Problem: Reproduce the records below in their entirety, character for character.

- Opening Delimiter -

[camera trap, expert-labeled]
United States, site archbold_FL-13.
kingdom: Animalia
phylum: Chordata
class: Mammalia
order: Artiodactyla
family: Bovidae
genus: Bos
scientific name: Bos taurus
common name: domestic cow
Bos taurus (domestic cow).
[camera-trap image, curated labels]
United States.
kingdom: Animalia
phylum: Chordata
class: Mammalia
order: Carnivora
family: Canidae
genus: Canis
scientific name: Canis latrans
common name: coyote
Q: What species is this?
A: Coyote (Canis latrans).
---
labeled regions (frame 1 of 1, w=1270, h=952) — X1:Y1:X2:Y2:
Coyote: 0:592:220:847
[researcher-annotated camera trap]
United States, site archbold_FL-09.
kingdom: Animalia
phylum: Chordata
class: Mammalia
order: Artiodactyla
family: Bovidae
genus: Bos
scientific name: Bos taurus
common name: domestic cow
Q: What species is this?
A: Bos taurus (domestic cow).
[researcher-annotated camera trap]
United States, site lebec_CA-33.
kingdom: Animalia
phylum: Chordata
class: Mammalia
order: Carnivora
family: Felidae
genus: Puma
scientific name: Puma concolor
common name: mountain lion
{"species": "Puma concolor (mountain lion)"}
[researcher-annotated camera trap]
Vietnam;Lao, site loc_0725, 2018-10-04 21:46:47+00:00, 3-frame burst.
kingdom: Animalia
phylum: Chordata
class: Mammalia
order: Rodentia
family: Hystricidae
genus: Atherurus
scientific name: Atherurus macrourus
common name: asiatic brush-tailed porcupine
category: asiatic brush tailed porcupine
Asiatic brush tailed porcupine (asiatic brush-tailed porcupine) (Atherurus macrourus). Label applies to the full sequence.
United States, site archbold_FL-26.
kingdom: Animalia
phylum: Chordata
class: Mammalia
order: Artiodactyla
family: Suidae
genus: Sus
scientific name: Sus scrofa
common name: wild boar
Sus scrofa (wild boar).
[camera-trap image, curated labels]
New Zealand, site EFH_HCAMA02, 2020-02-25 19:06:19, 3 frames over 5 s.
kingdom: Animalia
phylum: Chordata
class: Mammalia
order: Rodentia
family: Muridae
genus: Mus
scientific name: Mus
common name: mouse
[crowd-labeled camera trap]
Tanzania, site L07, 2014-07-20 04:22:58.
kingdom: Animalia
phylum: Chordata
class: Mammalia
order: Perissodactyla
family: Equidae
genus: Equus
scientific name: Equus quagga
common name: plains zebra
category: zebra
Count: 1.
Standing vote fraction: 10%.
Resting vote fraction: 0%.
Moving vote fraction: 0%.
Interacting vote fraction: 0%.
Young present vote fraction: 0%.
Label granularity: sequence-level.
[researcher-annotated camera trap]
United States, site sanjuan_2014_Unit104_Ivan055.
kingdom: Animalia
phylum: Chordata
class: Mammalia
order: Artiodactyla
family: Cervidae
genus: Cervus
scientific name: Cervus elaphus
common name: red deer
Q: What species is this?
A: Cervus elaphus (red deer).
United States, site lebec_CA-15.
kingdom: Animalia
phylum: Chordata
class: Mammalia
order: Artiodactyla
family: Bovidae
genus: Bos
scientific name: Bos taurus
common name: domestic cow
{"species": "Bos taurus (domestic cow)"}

- Closing Delimiter -

Exercise output:
[camera trap, expert-labeled]
United States, site archbold_FL-13.
kingdom: Animalia
phylum: Chordata
class: Mammalia
order: Artiodactyla
family: Bovidae
genus: Bos
scientific name: Bos taurus
common name: domestic cow
Bos taurus (domestic cow).
[camera-trap image, curated labels]
United States.
kingdom: Animalia
phylum: Chordata
class: Mammalia
order: Carnivora
family: Canidae
genus: Canis
scientific name: Canis latrans
common name: coyote
Q: What species is this?
A: Coyote (Canis latrans).
---
labeled regions (frame 1 of 1, w=1270, h=952) — X1:Y1:X2:Y2:
Coyote: 0:592:220:847
[researcher-annotated camera trap]
United States, site archbold_FL-09.
kingdom: Animalia
phylum: Chordata
class: Mammalia
order: Artiodactyla
family: Bovidae
genus: Bos
scientific name: Bos taurus
common name: domestic cow
Q: What species is this?
A: Bos taurus (domestic cow).
[researcher-annotated camera trap]
United States, site lebec_CA-33.
kingdom: Animalia
phylum: Chordata
class: Mammalia
order: Carnivora
family: Felidae
genus: Puma
scientific name: Puma concolor
common name: mountain lion
{"species": "Puma concolor (mountain lion)"}
[researcher-annotated camera trap]
Vietnam;Lao, site loc_0725, 2018-10-04 21:46:47+00:00, 3-frame burst.
kingdom: Animalia
phylum: Chordata
class: Mammalia
order: Rodentia
family: Hystricidae
genus: Atherurus
scientific name: Atherurus macrourus
common name: asiatic brush-tailed porcupine
category: asiatic brush tailed porcupine
Asiatic brush tailed porcupine (asiatic brush-tailed porcupine) (Atherurus macrourus). Label applies to the full sequence.
United States, site archbold_FL-26.
kingdom: Animalia
phylum: Chordata
class: Mammalia
order: Artiodactyla
family: Suidae
genus: Sus
scientific name: Sus scrofa
common name: wild boar
Sus scrofa (wild boar).
[camera-trap image, curated labels]
New Zealand, site EFH_HCAMA02, 2020-02-25 19:06:19, 3 frames over 5 s.
kingdom: Animalia
phylum: Chordata
class: Mammalia
order: Rodentia
family: Muridae
genus: Mus
scientific name: Mus
common name: mouse
[crowd-labeled camera trap]
Tanzania, site L07, 2014-07-20 04:22:58.
kingdom: Animalia
phylum: Chordata
class: Mammalia
order: Perissodactyla
family: Equidae
genus: Equus
scientific name: Equus quagga
common name: plains zebra
category: zebra
Count: 1.
Standing vote fraction: 10%.
Resting vote fraction: 0%.
Moving vote fraction: 0%.
Interacting vote fraction: 0%.
Young present vote fraction: 0%.
Label granularity: sequence-level.
[researcher-annotated camera trap]
United States, site sanjuan_2014_Unit104_Ivan055.
kingdom: Animalia
phylum: Chordata
class: Mammalia
order: Artiodactyla
family: Cervidae
genus: Cervus
scientific name: Cervus elaphus
common name: red deer
Q: What species is this?
A: Cervus elaphus (red deer).
United States, site lebec_CA-15.
kingdom: Animalia
phylum: Chordata
class: Mammalia
order: Artiodactyla
family: Bovidae
genus: Bos
scientific name: Bos taurus
common name: domestic cow
{"species": "Bos taurus (domestic cow)"}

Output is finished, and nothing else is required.